_Saved data entries:_

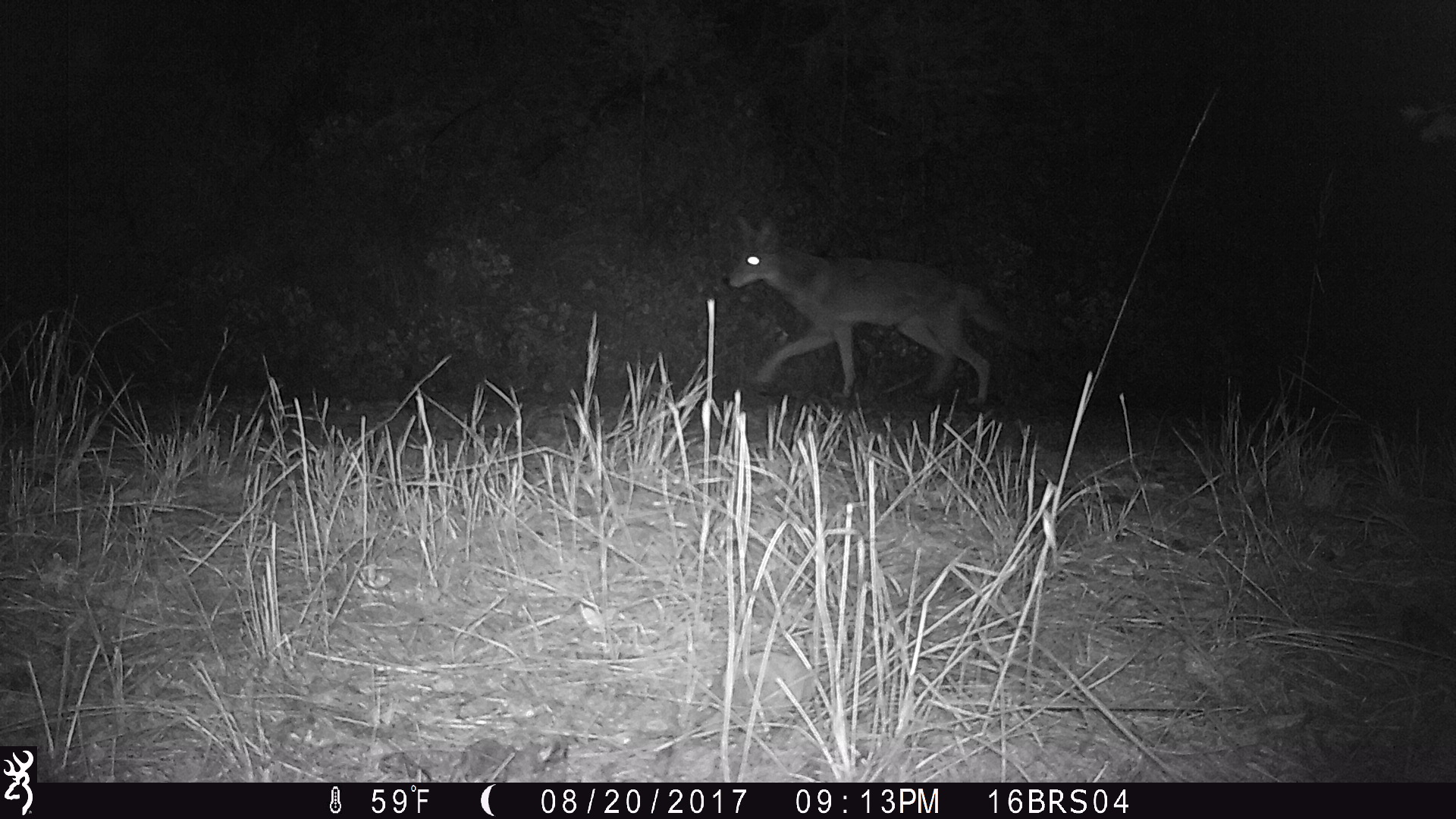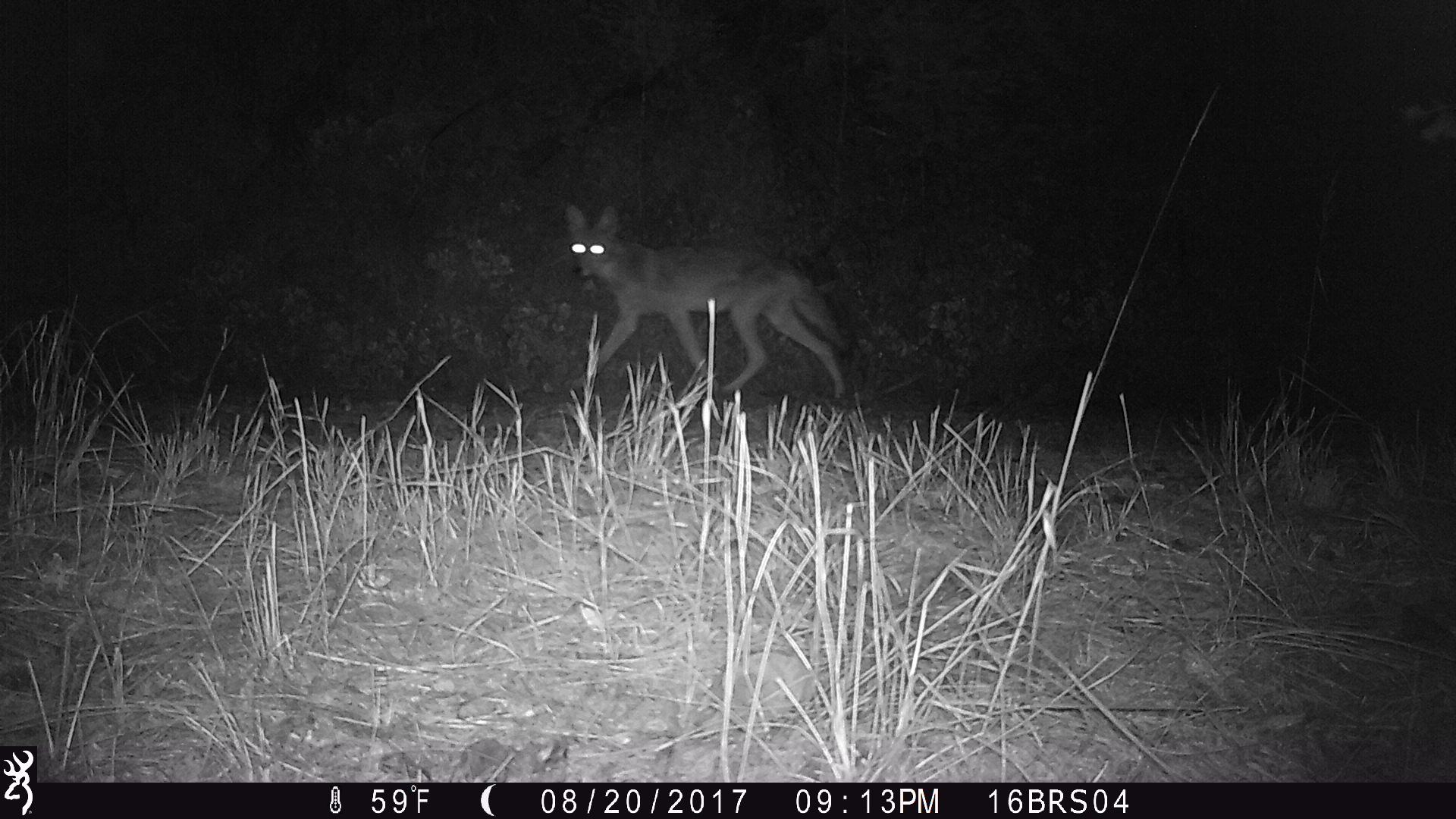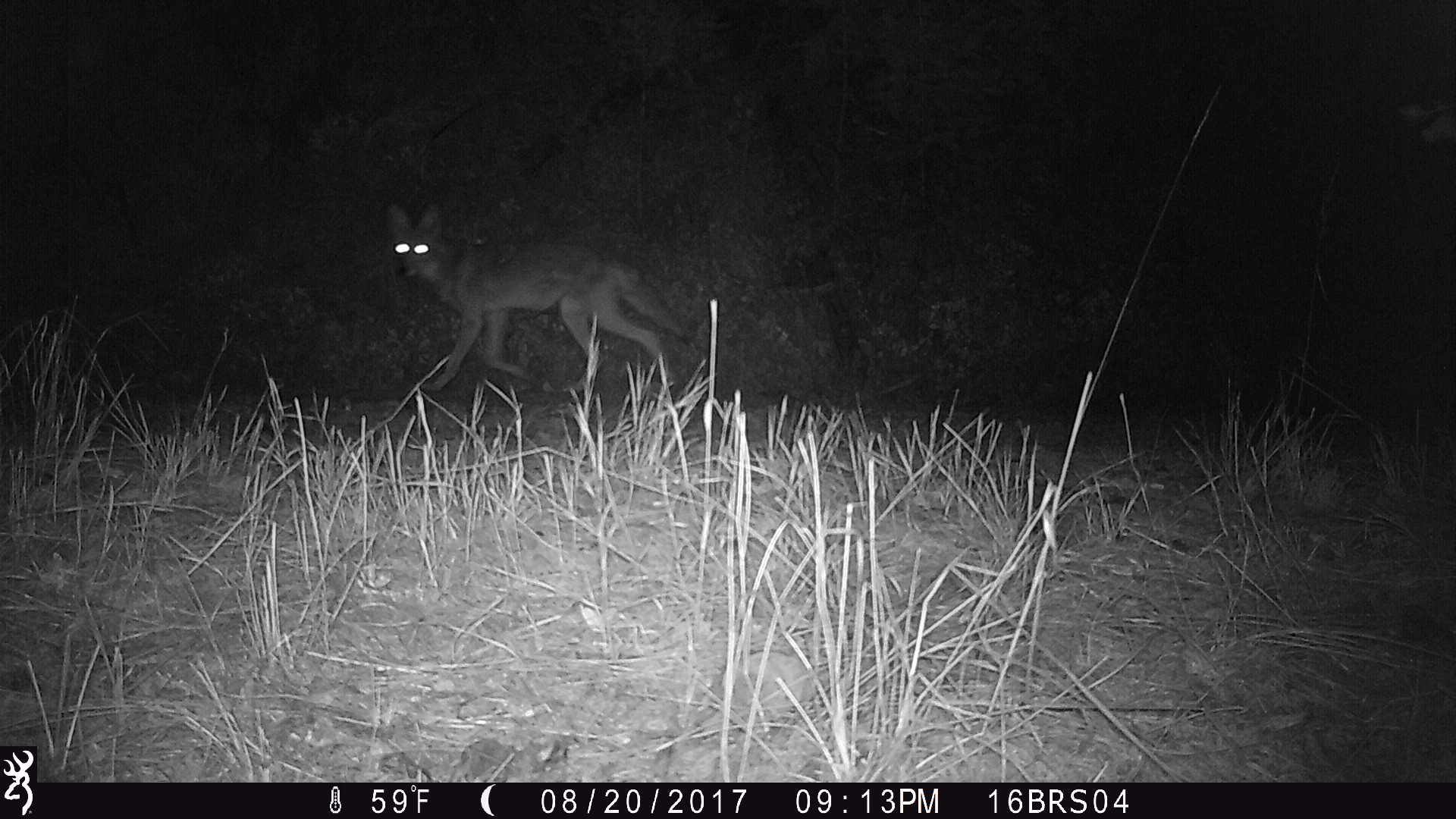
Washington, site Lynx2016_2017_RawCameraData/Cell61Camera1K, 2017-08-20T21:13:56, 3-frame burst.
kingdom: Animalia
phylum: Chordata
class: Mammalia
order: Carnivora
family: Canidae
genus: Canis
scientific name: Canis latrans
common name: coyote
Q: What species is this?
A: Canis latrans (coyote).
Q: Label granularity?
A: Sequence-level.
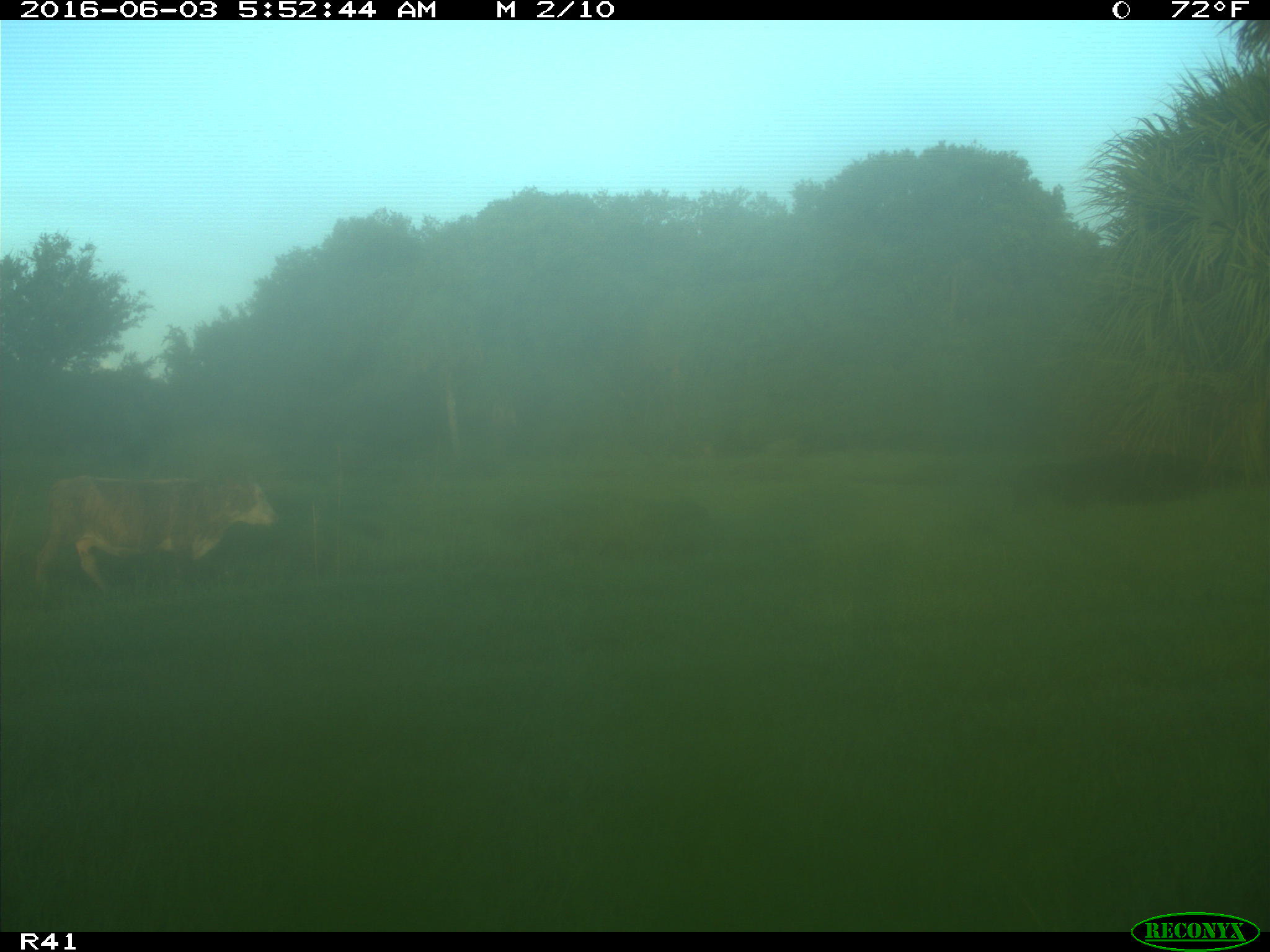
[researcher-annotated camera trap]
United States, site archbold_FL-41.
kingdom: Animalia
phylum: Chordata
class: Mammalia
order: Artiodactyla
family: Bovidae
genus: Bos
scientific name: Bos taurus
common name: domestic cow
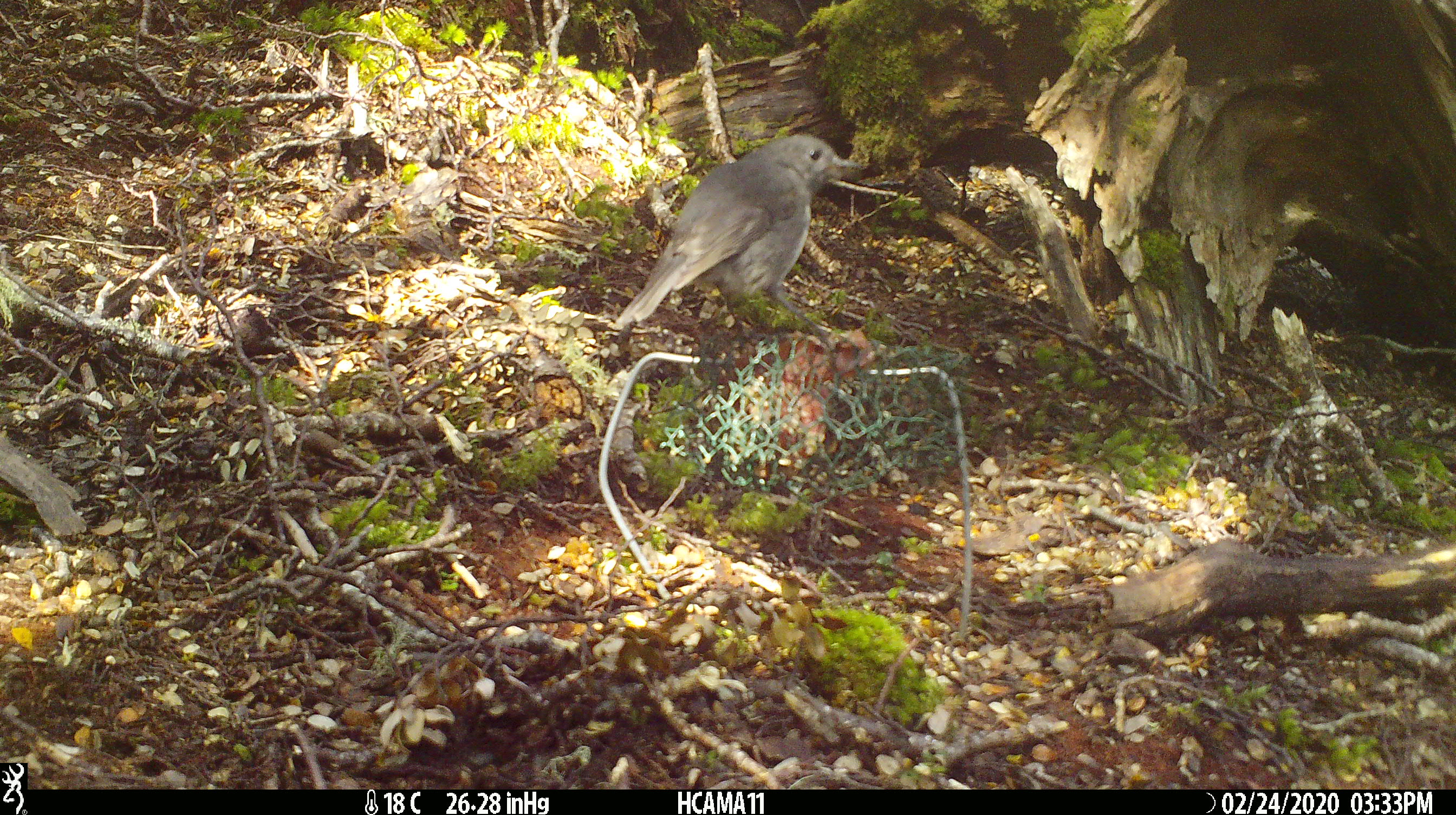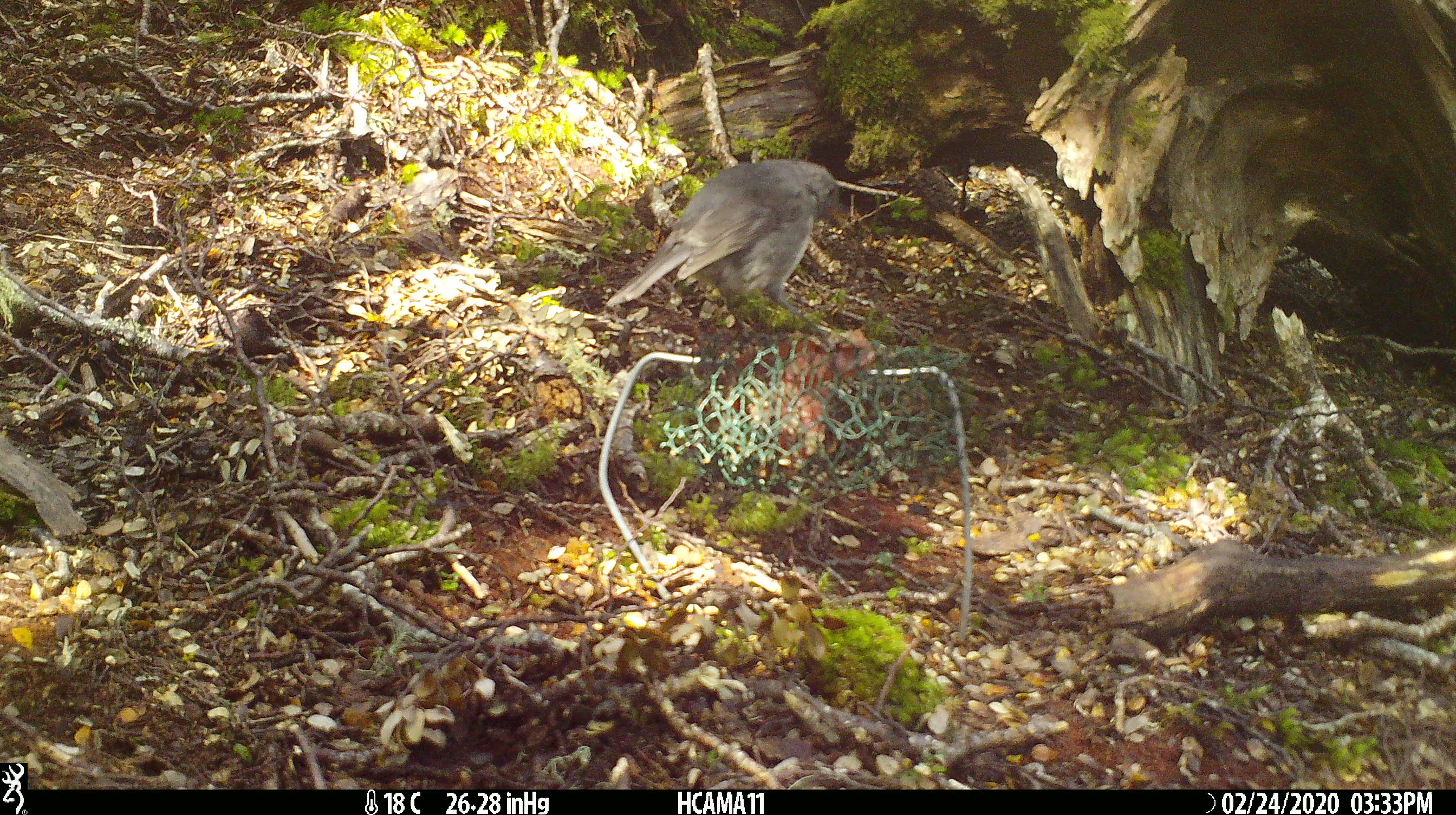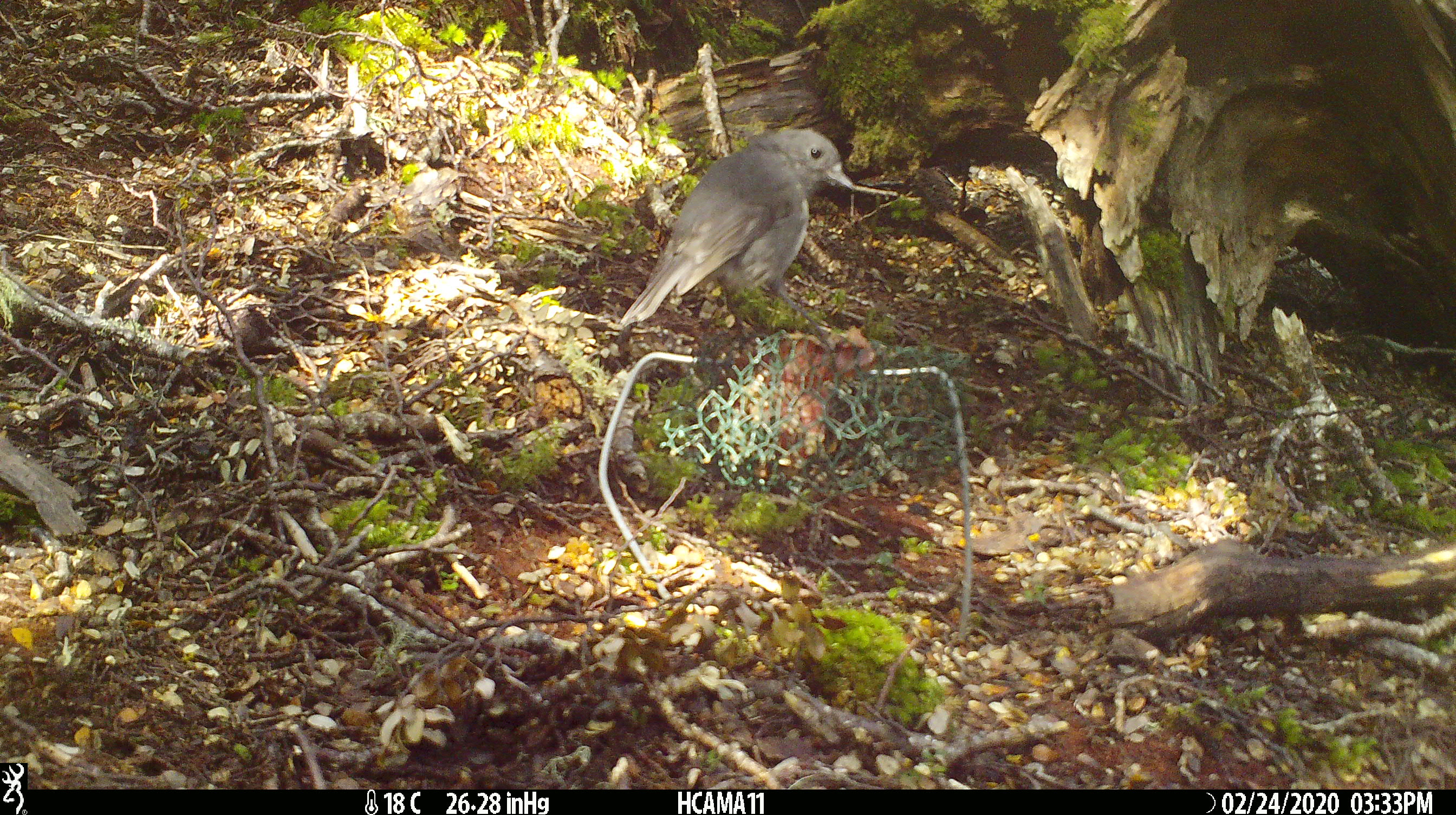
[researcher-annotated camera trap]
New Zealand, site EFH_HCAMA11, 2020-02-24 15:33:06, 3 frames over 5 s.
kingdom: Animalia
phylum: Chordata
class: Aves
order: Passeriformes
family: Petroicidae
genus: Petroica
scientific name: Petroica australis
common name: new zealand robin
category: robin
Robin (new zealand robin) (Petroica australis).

_Work task:_ The required output is the line containing "common name: domestic cow" plus every line after it to the end of the data, copied exactly and with no pictures.

_Response to this task:_
common name: domestic cow
[researcher-annotated camera trap]
New Zealand, site EFH_HCAMA11, 2020-02-24 15:33:06, 3 frames over 5 s.
kingdom: Animalia
phylum: Chordata
class: Aves
order: Passeriformes
family: Petroicidae
genus: Petroica
scientific name: Petroica australis
common name: new zealand robin
category: robin
Robin (new zealand robin) (Petroica australis).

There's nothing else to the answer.